--- 所给原文 ---

题目链接:【http://acm.split.hdu.edu.cn/showproblem.php?pid=5517】
题意:定义multi_set A<a , d>,B<c , d , e>,C<x , y , z>,给出 A , B ,定义 C = A * B = ={⟨a,c,d⟩∣⟨a,b⟩∈A, ⟨c,d,e⟩∈B and b=e} 。求出C之后,求C中一个元素t[i]<a , b , c>是否存在一个元素tmp<x , y , z>使得 x >= a&&y > =b&&z >= c && t != tmp;如果不存在ans++;输出ans即可。
题解:
首先,我们要剪枝和去重,加入集合A中存在<1 , 3>,<2, 3>,<3, 3> ,<4, 3>,<4, 3>,那么只需要保留<4,3>就可以了,并且记录一下数量。因为前面的数都可以找到比它大的元素。求出C之后,我们依旧要对C去重。那么这道题就是求C某个元素是否存在大于它的元素了。因为这道题中B set里面c,d,很小在生成的C中y,z也很小,都小于1000,那么我们就可以用二维树状数组做了。首先对C进行从大到小排序,树状数组中只记录y,z的值。我们枚举C中的额每一个元素,先查询(1001 - y ,1001 - z),然后在更新(1001 - y ,1001 - z),应为是从大到小排序的,所以后面的元素的x值一定小于等于前面的元素的x值,s如果查询不为0,那么一定存在某个元素是大于它的。我们一可以直接套CDQ分治的三维偏序模板,为维护值即可。
树状数组:
#include<bits/stdc++.h>
using namespace std;
typedef long long LL;
const int maxn = 1e5 + 15;
int ic, N, M;
struct Point
{
int x, y, z;
LL w;
Point() {}
Point(int x, int y, int z, LL w): x(x), y(y), z(z), w(w) {}
bool operator < (const Point& T) const
{
if(x != T.x) return T.x < x;
if(y != T.y) return T.y < y;
return T.z < z;
}
bool operator == (const Point T) const
{
return (x == T.x && y == T.y && z == T.z);
}
} P[maxn];
int T[maxn], C[maxn];
int Tbit[1050][1050];
int low_bit(int x)
{
return x & -x;
}
void Bit_add(int x, int y, int val)
{
for(int i = x; i <= 1001; i += low_bit(i))
for(int j = y; j <= 1001; j += low_bit(j))
Tbit[i][j] += val;
}
int Bit_sum(int x, int y)
{
int ret = 0;
for(int i = x; i; i -= low_bit(i))
for(int j = y; j; j -= low_bit(j))
ret += Tbit[i][j];
return ret;
}
int main ()
{
scanf("%d", &ic);
for(int cs = 1; cs <= ic; cs++)
{
scanf("%d %d", &N, &M);
memset(T, 0, sizeof(T));
for(int i = 1; i <= N; i++)
{
int a, b;
scanf("%d %d", &a, &b);
if(a > T[b]) T[b] = a, C[b] = 1;
else if(a == T[b]) C[b]++;
}
int tmp = 0;
for(int i = 1; i <= M; i++)

---

- **任务要求 A**:
找出下面所有含有字符串“wagon”的行，原样列出来，区分大小写。

--- 练习材料 ---

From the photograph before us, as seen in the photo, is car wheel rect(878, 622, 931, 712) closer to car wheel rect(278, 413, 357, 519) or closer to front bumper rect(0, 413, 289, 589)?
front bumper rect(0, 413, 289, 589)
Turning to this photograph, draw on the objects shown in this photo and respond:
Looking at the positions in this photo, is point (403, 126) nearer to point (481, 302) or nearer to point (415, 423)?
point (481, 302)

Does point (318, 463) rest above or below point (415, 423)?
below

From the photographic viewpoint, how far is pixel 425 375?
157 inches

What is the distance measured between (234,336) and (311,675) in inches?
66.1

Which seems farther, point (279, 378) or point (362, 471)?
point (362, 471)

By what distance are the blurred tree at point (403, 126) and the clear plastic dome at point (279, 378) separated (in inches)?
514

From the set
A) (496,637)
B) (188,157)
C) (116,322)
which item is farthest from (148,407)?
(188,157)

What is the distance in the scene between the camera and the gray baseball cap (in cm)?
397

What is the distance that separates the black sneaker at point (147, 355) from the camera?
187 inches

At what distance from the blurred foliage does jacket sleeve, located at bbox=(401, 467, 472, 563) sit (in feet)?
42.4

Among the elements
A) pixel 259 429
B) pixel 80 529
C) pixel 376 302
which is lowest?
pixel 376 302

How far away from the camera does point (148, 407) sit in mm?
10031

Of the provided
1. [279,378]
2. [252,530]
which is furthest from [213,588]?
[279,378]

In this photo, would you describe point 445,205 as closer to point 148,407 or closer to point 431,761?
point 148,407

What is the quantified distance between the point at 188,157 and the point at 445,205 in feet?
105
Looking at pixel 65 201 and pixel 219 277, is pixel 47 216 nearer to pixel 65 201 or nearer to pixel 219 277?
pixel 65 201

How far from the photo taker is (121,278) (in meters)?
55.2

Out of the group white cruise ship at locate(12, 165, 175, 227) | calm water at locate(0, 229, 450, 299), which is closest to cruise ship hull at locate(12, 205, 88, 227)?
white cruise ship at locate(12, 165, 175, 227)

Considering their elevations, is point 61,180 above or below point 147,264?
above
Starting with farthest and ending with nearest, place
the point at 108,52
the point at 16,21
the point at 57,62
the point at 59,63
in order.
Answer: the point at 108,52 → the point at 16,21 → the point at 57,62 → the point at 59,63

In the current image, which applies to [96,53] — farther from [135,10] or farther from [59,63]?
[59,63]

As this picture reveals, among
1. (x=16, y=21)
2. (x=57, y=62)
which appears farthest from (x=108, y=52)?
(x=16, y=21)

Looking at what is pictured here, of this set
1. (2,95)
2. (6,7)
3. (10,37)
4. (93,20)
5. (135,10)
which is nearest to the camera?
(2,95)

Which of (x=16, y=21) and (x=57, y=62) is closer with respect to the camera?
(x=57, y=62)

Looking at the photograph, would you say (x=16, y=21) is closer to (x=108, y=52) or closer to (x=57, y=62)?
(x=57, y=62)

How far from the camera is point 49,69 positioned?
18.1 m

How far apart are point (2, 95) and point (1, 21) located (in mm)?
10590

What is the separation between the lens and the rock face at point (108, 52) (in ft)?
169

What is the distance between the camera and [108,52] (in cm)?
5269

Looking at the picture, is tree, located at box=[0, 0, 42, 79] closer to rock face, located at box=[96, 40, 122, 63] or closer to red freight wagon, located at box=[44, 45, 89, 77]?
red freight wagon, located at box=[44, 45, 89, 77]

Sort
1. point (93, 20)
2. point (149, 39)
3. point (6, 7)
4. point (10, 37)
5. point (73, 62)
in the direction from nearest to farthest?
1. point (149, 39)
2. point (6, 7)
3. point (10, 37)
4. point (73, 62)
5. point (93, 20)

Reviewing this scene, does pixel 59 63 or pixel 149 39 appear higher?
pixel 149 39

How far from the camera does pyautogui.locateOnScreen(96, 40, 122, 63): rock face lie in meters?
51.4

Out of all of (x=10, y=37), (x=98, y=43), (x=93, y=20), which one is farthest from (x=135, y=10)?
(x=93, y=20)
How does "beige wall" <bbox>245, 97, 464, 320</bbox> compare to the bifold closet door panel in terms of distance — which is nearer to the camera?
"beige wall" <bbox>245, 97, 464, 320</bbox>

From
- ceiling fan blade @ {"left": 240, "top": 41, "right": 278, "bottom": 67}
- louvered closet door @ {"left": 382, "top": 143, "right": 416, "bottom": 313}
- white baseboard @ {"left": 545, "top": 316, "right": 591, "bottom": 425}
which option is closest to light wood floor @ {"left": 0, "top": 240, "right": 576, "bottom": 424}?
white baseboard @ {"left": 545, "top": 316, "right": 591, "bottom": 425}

---

- **任务要求 B**:
把上面这篇题解从“for(int j = y; j;”开始，一直到“i = 1; i <= N; i++)”为止（包括这两处）的文字，一字不改地抄下来。

- **参考答案 A**:
Looking at the picture, is tree, located at box=[0, 0, 42, 79] closer to rock face, located at box=[96, 40, 122, 63] or closer to red freight wagon, located at box=[44, 45, 89, 77]?
red freight wagon, located at box=[44, 45, 89, 77]

- **参考答案 B**:
for(int j = y; j; j -= low_bit(j))
ret += Tbit[i][j];
return ret;
}
int main ()
{
scanf("%d", &ic);
for(int cs = 1; cs <= ic; cs++)
{
scanf("%d %d", &N, &M);
memset(T, 0, sizeof(T));
for(int i = 1; i <= N; i++)